:: Texto da página ::

Jogador do Atlético de Roraima diz que lhe foi pedido para não jogar tudo que pode. Outros declaram que tiveram que lavar van para poder jogar
O jogo em questão terminou 8 a 0 para a Portuguesa (antes, o Atlético de Roraima já havia sido derrotado por 5 a 0 pelo Goiás e por 2 a 1 pelo Flamengo de Guarulhos). O lateral-esquerdo Denner, de 17 anos, não sabe o motivo de o treinador ter pedido para ele não atuar com tanta vontade, mas optou por não obedecer. O garoto afirmou ter feito o seu melhor e por isso foi substituído aos 23 minutos do primeiro tempo.
- Ele mandou ir para o jogo e tirar o pé. Chegar devagar nos caras. Disse para alisar, não chegar forte, porque aquele jogo não nos ia levar a nada. Eu queria mostrar meu trabalho. Achei errado isso e fui para cima dos caras, mas ele pegou e me sacou aos 23 minutos – denunciou o lateral.

:::

**Lista de atividades**
A) Na notícia sobre o Atlético de Roraima, em que momento do jogo o lateral Denner foi substituído?
B) Continue a notícia sobre o Atlético de Roraima a partir do ponto em que ela termina.
Os registros abaixo vêm de outra fonte.

:: Registros ::

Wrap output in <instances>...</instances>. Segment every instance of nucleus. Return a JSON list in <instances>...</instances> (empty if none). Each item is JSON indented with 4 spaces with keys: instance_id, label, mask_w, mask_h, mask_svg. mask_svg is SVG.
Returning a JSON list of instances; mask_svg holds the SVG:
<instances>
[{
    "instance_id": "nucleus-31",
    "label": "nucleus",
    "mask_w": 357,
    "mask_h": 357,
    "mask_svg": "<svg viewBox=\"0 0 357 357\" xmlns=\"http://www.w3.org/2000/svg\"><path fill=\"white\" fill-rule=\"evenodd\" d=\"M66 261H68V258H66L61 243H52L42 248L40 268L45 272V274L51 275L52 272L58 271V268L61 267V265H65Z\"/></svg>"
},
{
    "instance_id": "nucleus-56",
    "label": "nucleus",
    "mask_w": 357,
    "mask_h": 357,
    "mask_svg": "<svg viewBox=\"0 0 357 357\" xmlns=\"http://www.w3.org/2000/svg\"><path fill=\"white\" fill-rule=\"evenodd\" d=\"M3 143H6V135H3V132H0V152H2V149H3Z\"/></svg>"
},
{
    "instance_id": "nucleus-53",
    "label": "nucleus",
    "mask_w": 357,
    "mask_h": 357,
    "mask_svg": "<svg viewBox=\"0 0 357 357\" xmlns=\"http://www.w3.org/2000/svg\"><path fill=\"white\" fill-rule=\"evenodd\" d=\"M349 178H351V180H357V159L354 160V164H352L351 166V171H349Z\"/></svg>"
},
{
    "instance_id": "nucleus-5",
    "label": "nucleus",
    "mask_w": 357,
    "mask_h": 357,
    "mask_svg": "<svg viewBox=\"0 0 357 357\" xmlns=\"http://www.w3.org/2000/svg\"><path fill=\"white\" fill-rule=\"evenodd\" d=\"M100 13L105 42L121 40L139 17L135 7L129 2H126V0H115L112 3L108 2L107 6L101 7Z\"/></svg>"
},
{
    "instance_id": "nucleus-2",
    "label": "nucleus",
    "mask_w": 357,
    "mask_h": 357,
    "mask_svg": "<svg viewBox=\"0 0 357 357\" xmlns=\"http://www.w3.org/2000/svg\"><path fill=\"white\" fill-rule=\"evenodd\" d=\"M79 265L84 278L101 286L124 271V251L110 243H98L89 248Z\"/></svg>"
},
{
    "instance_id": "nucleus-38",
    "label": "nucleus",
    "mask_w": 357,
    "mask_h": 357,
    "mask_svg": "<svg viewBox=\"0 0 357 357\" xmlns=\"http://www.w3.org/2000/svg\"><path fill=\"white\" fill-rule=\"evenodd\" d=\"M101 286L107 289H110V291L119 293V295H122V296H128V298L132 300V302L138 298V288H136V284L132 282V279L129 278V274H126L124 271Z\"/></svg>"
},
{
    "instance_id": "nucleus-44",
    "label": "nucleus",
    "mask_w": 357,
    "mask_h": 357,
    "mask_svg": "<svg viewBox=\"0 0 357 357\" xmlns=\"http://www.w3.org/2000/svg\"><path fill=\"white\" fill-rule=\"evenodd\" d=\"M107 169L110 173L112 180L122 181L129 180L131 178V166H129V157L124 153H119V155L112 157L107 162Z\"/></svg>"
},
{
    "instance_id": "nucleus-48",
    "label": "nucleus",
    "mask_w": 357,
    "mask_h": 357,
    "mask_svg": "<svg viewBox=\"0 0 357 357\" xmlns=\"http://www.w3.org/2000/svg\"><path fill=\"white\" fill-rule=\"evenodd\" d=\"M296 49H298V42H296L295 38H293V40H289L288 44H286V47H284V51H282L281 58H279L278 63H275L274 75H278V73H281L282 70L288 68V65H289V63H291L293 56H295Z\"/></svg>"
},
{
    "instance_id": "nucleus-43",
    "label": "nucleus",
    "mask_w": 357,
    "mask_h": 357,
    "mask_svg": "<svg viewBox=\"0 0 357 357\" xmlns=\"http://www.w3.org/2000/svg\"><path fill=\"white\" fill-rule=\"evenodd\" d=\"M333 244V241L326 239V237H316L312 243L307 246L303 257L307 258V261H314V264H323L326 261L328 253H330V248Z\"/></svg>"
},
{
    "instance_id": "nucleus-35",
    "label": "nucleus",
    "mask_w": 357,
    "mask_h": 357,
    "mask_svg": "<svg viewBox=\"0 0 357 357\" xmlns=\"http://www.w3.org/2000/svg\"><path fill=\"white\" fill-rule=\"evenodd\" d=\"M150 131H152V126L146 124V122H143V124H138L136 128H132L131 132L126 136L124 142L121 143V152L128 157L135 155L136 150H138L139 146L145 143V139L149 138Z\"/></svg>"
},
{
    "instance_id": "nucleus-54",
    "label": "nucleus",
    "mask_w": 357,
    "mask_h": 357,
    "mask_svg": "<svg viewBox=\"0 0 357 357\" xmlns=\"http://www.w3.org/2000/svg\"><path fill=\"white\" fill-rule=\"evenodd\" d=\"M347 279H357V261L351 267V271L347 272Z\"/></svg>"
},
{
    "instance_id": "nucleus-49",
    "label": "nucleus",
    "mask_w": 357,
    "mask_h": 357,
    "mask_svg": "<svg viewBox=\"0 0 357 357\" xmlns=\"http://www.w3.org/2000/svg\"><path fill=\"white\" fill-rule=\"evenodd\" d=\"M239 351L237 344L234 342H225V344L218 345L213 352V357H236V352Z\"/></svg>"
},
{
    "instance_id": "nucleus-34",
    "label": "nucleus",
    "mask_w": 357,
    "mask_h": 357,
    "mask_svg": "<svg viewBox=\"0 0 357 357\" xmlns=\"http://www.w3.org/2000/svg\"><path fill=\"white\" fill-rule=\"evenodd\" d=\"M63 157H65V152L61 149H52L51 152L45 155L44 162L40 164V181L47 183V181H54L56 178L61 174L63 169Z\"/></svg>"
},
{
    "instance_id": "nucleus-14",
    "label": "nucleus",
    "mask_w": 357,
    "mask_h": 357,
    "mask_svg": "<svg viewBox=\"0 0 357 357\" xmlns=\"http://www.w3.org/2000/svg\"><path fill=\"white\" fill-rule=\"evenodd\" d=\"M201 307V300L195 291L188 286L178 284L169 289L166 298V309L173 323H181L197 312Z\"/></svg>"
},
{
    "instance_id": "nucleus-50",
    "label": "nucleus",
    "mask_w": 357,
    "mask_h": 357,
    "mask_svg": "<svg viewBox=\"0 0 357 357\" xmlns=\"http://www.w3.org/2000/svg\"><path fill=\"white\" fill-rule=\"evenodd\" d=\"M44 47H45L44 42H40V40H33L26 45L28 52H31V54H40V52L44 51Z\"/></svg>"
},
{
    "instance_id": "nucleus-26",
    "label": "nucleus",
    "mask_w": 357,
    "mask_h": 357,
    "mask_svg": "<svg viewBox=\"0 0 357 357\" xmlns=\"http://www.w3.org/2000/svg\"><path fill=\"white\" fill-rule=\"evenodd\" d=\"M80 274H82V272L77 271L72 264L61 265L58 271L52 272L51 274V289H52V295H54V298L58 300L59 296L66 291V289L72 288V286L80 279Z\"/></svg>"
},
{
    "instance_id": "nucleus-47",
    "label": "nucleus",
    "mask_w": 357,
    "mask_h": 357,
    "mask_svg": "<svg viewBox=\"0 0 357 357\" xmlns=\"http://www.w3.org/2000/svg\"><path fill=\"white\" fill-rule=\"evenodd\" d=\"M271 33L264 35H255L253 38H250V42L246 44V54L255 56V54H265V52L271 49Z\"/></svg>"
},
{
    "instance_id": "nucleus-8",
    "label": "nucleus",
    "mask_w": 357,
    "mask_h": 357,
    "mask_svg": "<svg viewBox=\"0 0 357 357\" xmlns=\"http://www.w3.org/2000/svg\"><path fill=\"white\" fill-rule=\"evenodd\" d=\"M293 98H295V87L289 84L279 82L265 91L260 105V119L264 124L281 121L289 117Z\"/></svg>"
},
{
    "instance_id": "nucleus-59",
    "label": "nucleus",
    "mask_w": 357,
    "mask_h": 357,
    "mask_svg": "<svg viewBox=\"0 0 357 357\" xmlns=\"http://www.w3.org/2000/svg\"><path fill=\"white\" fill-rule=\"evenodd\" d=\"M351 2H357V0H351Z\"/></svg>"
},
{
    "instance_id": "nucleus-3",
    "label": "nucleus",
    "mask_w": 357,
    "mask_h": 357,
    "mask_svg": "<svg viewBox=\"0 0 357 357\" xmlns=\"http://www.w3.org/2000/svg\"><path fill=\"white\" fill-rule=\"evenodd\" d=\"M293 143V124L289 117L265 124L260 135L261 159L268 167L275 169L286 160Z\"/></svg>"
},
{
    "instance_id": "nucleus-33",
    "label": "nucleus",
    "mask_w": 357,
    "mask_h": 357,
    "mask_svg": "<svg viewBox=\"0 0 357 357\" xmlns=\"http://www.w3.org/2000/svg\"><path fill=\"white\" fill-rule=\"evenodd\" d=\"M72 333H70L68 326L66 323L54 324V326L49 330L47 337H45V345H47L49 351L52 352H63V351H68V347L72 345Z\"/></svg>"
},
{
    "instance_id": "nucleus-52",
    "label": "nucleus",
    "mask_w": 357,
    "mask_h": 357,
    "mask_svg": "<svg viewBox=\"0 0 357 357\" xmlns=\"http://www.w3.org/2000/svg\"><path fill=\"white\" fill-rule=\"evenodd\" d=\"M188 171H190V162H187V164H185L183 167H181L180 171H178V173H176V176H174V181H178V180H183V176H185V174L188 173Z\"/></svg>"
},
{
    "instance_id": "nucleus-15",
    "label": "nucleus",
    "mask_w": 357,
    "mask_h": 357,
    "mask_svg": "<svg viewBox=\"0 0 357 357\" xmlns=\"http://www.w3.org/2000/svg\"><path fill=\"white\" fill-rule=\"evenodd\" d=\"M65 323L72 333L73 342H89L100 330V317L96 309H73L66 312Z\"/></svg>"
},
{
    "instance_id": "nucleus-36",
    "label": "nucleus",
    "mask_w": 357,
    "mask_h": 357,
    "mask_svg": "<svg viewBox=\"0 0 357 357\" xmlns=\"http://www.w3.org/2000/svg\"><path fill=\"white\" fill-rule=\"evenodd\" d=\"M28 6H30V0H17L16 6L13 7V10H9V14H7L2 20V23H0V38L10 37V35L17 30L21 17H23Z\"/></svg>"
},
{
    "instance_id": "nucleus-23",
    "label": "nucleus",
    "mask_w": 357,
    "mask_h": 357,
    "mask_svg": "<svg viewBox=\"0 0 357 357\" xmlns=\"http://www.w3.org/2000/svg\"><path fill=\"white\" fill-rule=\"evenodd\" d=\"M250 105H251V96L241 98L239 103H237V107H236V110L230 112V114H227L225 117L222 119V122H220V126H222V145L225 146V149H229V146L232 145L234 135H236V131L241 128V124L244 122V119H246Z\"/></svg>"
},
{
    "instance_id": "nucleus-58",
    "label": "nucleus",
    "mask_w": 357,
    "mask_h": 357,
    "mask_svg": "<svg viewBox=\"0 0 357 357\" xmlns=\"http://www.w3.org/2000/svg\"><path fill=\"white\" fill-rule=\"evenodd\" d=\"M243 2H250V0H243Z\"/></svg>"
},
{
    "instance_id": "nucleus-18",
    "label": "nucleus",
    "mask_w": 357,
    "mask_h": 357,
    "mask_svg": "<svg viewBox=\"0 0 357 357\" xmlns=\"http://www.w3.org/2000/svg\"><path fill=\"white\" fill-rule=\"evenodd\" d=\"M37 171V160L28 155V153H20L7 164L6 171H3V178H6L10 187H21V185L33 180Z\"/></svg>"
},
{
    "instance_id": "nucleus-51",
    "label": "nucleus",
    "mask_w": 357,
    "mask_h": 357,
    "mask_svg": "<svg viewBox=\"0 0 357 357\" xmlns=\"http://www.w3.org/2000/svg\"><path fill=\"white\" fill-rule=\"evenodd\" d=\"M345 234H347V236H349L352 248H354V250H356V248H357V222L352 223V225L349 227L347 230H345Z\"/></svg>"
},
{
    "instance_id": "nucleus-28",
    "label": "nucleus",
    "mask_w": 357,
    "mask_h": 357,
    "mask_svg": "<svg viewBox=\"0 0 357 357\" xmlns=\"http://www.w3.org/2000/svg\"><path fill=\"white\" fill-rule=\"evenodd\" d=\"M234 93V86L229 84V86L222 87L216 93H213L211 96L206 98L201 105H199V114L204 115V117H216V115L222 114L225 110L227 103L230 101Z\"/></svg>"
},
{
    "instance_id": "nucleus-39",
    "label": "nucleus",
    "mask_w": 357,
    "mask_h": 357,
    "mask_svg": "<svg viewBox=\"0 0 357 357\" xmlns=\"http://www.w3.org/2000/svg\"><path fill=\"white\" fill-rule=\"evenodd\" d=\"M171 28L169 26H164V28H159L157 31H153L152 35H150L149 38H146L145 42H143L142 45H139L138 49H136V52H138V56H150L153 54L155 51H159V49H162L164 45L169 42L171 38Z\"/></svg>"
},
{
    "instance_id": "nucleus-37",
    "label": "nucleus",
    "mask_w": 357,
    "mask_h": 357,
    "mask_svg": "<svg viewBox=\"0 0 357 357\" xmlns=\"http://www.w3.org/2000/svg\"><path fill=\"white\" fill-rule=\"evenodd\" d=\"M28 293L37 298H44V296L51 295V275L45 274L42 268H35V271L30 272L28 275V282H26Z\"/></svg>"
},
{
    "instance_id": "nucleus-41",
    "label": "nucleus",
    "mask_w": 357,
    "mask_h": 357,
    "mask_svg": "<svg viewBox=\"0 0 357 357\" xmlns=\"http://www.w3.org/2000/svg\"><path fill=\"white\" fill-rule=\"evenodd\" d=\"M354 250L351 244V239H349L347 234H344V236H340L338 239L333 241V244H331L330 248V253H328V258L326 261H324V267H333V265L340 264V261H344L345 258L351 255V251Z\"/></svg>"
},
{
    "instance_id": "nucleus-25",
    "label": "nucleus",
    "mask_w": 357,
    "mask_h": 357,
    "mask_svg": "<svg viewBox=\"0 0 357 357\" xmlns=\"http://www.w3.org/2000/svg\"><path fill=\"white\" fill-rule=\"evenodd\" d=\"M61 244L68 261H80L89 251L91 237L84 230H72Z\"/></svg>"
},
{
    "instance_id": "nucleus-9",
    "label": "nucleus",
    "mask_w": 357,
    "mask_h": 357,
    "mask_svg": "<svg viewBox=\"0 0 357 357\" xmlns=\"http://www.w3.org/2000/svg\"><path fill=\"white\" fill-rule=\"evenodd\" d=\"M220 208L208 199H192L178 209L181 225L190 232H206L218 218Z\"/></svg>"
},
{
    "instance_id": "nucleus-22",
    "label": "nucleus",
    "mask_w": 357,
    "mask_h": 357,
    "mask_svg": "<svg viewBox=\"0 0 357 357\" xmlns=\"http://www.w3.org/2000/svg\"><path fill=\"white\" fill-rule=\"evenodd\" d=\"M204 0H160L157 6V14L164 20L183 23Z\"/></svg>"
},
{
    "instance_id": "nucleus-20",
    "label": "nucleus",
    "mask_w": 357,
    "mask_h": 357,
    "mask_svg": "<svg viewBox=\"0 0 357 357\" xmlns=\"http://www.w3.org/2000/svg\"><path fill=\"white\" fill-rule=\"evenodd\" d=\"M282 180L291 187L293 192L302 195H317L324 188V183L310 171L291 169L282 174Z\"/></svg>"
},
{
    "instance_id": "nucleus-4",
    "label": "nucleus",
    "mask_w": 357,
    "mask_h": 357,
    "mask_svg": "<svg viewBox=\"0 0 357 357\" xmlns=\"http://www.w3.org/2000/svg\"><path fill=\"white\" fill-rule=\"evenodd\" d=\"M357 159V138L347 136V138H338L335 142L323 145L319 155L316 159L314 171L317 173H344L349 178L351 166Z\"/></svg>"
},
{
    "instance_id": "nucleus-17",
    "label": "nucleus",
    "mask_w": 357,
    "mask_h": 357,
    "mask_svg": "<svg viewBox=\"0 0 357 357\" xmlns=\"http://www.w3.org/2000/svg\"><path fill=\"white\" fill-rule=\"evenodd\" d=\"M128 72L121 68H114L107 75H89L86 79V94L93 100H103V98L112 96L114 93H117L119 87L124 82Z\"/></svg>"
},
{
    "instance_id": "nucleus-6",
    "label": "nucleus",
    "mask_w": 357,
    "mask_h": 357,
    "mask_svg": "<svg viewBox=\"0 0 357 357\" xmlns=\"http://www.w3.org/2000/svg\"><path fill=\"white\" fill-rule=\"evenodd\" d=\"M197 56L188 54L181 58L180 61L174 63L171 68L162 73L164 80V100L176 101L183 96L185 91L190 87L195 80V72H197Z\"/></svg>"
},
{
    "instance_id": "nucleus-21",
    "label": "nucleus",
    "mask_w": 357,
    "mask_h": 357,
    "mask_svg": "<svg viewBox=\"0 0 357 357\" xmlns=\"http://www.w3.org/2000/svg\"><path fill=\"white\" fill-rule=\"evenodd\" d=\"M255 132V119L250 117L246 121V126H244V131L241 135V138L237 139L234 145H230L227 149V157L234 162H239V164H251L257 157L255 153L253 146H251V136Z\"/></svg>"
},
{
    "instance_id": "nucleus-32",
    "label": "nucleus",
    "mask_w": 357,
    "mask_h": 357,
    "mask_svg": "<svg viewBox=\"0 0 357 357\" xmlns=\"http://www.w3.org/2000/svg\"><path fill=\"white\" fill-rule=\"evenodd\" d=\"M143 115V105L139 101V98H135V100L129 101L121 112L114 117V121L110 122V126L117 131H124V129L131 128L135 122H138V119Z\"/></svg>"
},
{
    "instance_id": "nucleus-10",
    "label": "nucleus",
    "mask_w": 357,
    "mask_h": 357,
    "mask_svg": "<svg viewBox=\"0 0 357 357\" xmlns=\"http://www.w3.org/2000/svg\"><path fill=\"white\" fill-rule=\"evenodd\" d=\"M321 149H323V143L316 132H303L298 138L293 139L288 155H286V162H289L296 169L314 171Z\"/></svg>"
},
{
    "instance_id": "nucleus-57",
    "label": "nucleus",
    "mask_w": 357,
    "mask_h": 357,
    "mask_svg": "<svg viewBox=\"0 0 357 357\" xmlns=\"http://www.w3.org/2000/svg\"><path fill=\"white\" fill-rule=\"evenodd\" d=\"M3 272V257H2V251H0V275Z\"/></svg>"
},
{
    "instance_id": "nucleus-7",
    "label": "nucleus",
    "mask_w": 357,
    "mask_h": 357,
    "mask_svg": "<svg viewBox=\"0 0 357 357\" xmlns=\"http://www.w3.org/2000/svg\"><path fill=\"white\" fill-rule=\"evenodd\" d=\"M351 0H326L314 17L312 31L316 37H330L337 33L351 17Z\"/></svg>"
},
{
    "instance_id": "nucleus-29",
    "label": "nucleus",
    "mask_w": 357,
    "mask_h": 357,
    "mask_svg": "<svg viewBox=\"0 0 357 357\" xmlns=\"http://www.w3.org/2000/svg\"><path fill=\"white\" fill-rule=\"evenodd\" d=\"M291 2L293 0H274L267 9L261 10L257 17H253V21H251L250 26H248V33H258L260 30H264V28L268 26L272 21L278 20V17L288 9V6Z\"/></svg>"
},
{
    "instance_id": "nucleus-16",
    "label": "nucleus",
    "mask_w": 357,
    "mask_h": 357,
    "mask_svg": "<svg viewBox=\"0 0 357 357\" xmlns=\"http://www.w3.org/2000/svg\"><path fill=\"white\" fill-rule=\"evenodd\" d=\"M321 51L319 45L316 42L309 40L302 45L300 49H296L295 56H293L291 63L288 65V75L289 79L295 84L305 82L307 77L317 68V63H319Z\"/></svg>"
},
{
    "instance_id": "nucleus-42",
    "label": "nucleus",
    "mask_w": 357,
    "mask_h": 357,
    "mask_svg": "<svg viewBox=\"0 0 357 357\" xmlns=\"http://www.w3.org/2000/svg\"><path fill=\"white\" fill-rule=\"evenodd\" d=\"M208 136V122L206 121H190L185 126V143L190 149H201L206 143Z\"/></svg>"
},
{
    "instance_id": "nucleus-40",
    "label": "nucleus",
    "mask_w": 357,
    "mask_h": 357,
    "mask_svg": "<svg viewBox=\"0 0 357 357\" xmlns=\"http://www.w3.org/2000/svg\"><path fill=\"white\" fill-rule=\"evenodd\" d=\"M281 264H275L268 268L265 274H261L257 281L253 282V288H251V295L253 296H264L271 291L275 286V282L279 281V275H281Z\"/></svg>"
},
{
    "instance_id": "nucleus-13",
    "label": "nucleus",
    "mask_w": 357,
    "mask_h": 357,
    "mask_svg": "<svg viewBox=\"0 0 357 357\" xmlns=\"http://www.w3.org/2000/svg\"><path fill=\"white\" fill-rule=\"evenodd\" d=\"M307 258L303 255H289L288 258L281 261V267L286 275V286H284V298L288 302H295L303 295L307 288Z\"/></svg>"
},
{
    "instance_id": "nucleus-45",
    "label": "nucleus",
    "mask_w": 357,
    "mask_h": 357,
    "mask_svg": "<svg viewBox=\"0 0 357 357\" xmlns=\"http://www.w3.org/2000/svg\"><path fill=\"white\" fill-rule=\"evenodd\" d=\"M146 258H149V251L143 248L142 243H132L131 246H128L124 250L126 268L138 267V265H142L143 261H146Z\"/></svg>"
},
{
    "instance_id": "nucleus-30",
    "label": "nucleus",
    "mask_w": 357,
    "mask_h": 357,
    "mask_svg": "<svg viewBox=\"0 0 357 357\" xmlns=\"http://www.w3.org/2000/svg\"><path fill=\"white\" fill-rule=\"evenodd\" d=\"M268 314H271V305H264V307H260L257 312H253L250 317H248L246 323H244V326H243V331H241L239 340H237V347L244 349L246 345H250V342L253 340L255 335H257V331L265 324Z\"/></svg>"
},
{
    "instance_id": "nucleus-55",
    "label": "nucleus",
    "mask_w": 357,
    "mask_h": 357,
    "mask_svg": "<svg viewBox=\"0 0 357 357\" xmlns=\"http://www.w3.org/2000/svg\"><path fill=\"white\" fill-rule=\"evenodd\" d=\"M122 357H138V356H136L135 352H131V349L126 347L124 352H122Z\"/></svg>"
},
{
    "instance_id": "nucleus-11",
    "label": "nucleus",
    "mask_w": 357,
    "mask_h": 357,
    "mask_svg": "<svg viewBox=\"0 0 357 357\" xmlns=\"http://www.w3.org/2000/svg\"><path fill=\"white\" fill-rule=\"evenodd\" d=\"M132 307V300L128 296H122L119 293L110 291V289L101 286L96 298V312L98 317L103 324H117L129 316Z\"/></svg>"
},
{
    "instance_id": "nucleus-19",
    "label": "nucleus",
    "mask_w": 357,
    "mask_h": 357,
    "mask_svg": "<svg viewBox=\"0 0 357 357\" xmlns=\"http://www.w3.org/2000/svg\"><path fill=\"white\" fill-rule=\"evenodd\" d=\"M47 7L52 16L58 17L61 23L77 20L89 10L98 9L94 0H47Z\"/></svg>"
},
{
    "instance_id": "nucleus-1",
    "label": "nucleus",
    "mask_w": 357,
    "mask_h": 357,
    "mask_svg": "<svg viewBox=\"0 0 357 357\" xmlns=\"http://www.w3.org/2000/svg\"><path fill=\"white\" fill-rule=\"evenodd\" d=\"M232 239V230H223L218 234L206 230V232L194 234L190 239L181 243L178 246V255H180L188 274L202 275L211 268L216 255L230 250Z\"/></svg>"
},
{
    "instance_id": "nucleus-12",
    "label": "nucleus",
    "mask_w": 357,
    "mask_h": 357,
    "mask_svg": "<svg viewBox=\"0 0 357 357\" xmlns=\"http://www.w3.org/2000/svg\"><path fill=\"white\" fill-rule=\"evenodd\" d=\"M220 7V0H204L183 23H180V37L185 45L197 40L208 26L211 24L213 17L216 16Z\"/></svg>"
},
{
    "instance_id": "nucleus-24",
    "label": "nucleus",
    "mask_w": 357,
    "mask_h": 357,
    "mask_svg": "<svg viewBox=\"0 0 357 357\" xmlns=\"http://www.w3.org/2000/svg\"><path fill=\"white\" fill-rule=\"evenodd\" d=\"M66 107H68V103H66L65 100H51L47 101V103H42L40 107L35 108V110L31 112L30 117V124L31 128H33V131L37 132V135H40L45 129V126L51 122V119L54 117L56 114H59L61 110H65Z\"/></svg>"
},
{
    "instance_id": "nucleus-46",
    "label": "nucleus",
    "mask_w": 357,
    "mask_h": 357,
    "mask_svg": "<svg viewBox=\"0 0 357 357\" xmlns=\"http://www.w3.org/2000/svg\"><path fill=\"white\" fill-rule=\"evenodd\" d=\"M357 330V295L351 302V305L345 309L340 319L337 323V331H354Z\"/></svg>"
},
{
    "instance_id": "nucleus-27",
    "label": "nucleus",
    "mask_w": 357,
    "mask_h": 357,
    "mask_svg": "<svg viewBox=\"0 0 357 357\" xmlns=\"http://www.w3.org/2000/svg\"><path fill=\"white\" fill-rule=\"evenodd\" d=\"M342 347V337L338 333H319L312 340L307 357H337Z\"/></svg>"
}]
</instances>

:::

**Respostas**
A) Aos 23 minutos do primeiro tempo.

B)
Procurado pela reportagem do GLOBOESPORTE.COM, João Araújo não aceitou dar entrevistas sem analisar previamente as perguntas que seriam feitas. Queria que fossem enviadas por email. Mas quando soube que Denner o havia acusado, esbravejou e negou veementemente.
- Você está louco. Eu nunca pedi uma coisa dessas para jogador algum. Eu sempre peço para o time ir para cima – declarou, por telefone. Em seguida, não respondeu mais e desligou o telefone celular.
Segundo o advogado Marcílio Krieger, especialista em direito desportivo, o STJD pode abrir um inquérito a partir da denúncia. A pena nesses casos é direcionada diretamente aos envolvidos, e a partida não seria cancelada. De acordo com o artigo 275 (proceder de forma atentatória à dignidade do desporto, com o fim de alterar resultado de competição), a pena é de eliminação do esporte.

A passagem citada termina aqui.